Psychosis and Bipolar Disorder

Bipolar disorder is one of the most common mental illnesses, and it affects thousands of people nationwide. This disorder is often very difficult to manage because the medications used to treat it can make an individual feel lousy and the symptoms associated with it are often extremely overwhelming.

However, one of the most challenging side effects to deal with can be psychosis, which occurs when an individual’s thoughts and emotions become so impaired that contact is lost with external reality.

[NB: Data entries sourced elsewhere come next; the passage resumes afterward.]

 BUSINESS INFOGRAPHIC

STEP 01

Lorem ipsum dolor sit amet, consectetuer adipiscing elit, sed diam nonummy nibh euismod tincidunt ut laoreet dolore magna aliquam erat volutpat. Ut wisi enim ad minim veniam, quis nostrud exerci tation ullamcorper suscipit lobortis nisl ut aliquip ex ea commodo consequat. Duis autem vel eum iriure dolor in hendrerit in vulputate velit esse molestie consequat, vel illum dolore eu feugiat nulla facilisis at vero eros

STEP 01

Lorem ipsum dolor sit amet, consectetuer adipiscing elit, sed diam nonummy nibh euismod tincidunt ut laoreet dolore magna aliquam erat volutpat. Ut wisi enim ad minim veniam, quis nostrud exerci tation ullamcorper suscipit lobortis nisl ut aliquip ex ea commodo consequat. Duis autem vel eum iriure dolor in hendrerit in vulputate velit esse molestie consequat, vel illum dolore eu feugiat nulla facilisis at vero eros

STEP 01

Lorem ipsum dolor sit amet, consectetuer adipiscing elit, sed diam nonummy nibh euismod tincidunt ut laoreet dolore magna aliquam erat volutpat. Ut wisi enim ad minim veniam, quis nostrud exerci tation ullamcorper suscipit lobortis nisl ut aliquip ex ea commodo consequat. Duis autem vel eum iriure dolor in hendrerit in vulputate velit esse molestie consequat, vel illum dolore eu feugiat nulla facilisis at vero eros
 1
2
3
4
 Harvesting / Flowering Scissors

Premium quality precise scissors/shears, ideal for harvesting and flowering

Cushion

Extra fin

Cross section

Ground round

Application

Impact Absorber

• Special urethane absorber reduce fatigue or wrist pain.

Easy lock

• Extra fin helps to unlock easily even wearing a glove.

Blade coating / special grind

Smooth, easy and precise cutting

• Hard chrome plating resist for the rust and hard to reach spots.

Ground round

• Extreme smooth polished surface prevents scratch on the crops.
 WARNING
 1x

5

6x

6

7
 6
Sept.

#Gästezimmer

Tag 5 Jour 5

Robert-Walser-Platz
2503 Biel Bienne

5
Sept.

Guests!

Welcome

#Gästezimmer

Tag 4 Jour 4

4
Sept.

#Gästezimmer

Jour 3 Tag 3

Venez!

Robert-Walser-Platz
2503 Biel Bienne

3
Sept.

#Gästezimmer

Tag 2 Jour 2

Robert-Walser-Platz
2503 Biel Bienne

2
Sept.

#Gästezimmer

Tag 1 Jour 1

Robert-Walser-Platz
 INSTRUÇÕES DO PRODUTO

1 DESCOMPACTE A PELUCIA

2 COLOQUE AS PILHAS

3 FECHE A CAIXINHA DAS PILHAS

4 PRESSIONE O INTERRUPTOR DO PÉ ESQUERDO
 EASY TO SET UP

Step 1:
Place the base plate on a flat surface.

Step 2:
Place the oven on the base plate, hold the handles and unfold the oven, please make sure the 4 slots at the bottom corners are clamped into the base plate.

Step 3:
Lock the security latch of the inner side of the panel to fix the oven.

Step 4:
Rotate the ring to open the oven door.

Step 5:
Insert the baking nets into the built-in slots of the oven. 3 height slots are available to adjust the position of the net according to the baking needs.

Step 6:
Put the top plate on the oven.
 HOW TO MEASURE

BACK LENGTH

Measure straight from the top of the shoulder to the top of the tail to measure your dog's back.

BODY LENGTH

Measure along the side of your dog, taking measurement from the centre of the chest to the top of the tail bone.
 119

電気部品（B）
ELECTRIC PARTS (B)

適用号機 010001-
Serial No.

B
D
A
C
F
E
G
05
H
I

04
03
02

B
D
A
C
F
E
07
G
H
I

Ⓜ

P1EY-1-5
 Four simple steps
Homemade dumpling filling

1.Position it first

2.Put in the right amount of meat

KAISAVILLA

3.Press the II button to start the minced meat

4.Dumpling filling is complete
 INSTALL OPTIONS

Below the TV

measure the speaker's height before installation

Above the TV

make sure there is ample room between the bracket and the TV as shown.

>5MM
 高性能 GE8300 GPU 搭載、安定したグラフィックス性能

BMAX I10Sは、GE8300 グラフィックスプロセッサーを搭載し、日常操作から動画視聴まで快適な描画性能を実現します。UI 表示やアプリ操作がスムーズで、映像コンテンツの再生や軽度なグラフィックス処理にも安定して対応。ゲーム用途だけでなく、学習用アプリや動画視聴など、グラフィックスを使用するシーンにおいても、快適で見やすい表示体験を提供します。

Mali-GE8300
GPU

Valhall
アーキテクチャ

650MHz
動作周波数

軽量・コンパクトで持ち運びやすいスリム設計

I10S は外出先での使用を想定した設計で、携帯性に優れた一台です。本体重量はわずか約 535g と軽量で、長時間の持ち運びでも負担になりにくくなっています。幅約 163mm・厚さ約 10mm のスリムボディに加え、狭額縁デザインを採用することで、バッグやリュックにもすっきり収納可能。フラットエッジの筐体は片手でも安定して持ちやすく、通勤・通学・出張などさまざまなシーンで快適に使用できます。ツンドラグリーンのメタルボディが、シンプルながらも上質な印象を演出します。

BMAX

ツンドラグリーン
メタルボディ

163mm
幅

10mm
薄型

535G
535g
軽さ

Effects of Psychosis with Bipolar Disorder

Psychosis can be a symptom of bipolar disorder and can cause individuals to lose touch with reality completely, even to a point where they disrupt not only their own personal life, but also the lives of others. Some of the most common effects of psychosis on bipolar individuals include the following:

  • Hallucinations – People with bipolar disorder often experience shifts between depression and mania, both of which can contain psychotic episodes including hallucinations. During a psychotic depressive or psychotic manic episode, an individual can begin seeing or hearing things that are not really there.
  • Delusions – Delusional behavior is common in individuals with bipolar disorder, especially when their emotions are running at high speed. When this occurs, individuals become set in their beliefs, regardless of if they are factual or not.
  • Paranoia –Individuals who experience psychosis as a result of bipolar disorder often begin feeling as though they are walking on eggshells at all times. This comes from their heightened experiences with delusions and hallucinations, causing them to develop continual anxiety during a period of psychosis.

Psychotic episodes in bipolar individuals can lead to the development of hallucinations, delusions and paranoia, all of which can impact their ability to function.

Treatment for Bipolar Disorder

Bipolar disorder and the psychosis that can come with it are mental conditions that require life-long treatment and continued care. Some of the most common forms of bipolar treatment often include the administration of medications, such as lithium, anticonvulsants, antipsychotics and antidepressants. In addition, psychotherapy is also encouraged and can include cognitive behavioral therapy, group therapy, psychoeducation and family therapy.